# Water heaters and vacuum relief and anti siphon valve/s



## ECH

Can someone help me understand the function and application of these devices?

I helped with an "apollo" (side loop for the HVAC) style heater and it failed inspection due to not having a vacuum relief valve on the side loop inlet (lower).

Heater was located on first floor laundry closet of 2 story condo, city water, prv, etc.

It's my understanding that the vacuum relief valve prevents back siphonage if the main is shut off and somebody tries to run water, but the domestic side of the heater is protected by the holes in the top of the dip tube, and the side loop has the circ pump for the air handler, but it returns the water back to the heater, so net pressure/vacuum is zero, so how would siphonage occur?


----------



## MACPLUMB777

The Most Important (3) Letters to "REMEMBER" IS A.H.J
BETTER KNOWN AS AUTHORITY HAVING JURISDICTION ! :biggrin:
They are the one's who decide what is right in your area,


----------



## ECH

10-4


----------



## Alan

It should also prevent a vacuum on the tank that would cause it to implode on itself. Marathon heaters come with them installed on the tank.

I've seen this on extreme situations in well systems where the pressure tank is an extremely large distance above the well. Pump check valve fails, water tries to flow back with nowhere to get air from and tank implodes. 

That was many years ago. Should have grabbed a picture of it.


----------



## Master Mark

Alan said:


> It should also prevent a vacuum on the tank that would cause it to implode on itself. Marathon heaters come with them installed on the tank.
> 
> I've seen this on extreme situations in well systems where the pressure tank is an extremely large distance above the well. Pump check valve fails, water tries to flow back with nowhere to get air from and tank implodes.
> 
> That was many years ago. Should have grabbed a picture of it.




This topic is a total joke....imploding water heaters are rare or almost impossible to find..

of course if the local plumbing inspectors insist on having one on the heater then you are gonna haave to install one.... Basically they are just something that will leak sometime down the road and probably cause damage

if you actually run into a water heater that has imploded I would like to see pictures of it..... that is like finding a purple unicorn or bigfoot....

looking on google you can find a lot of heaters that have blown up but I have yet to see one that has sucked into itself.... it just dont happen:devil3::devil3:


----------



## ShtRnsdownhill

Master Mark said:


> This topic is a total joke....imploding water heaters are rare or almost impossible to find..

Extracted data:
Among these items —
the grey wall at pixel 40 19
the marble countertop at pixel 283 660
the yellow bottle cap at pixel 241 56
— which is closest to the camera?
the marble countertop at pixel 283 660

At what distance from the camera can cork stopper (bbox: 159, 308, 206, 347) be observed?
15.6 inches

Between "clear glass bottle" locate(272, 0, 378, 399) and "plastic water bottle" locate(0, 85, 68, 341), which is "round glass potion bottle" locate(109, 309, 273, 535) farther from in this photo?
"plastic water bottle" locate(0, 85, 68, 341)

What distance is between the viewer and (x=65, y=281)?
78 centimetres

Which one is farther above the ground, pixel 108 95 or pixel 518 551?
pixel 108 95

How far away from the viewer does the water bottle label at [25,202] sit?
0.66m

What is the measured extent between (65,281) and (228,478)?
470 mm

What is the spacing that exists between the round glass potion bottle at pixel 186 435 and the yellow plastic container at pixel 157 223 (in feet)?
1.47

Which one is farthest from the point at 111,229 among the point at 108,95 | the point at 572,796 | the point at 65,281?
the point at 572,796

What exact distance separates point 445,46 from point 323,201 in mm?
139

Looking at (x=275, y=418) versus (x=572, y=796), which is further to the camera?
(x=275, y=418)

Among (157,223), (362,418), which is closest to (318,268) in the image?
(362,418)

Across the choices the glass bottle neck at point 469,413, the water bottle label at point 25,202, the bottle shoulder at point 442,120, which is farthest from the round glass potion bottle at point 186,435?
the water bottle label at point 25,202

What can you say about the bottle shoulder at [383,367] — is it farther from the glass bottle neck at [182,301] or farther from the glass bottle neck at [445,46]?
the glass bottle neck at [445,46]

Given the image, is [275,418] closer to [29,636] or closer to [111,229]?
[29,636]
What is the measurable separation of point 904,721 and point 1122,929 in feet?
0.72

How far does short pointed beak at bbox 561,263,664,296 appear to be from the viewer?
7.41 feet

Required task: Copy the forum thread between "of course if" and "unicorn or bigfoot....", inclusive, renaming "plumbing inspectors" as "code officials". Draw only on the forum thread, not on the records.

Answer to this problem:
of course if the local code officials insist on having one on the heater then you are gonna haave to install one.... Basically they are just something that will leak sometime down the road and probably cause damage

if you actually run into a water heater that has imploded I would like to see pictures of it..... that is like finding a purple unicorn or bigfoot....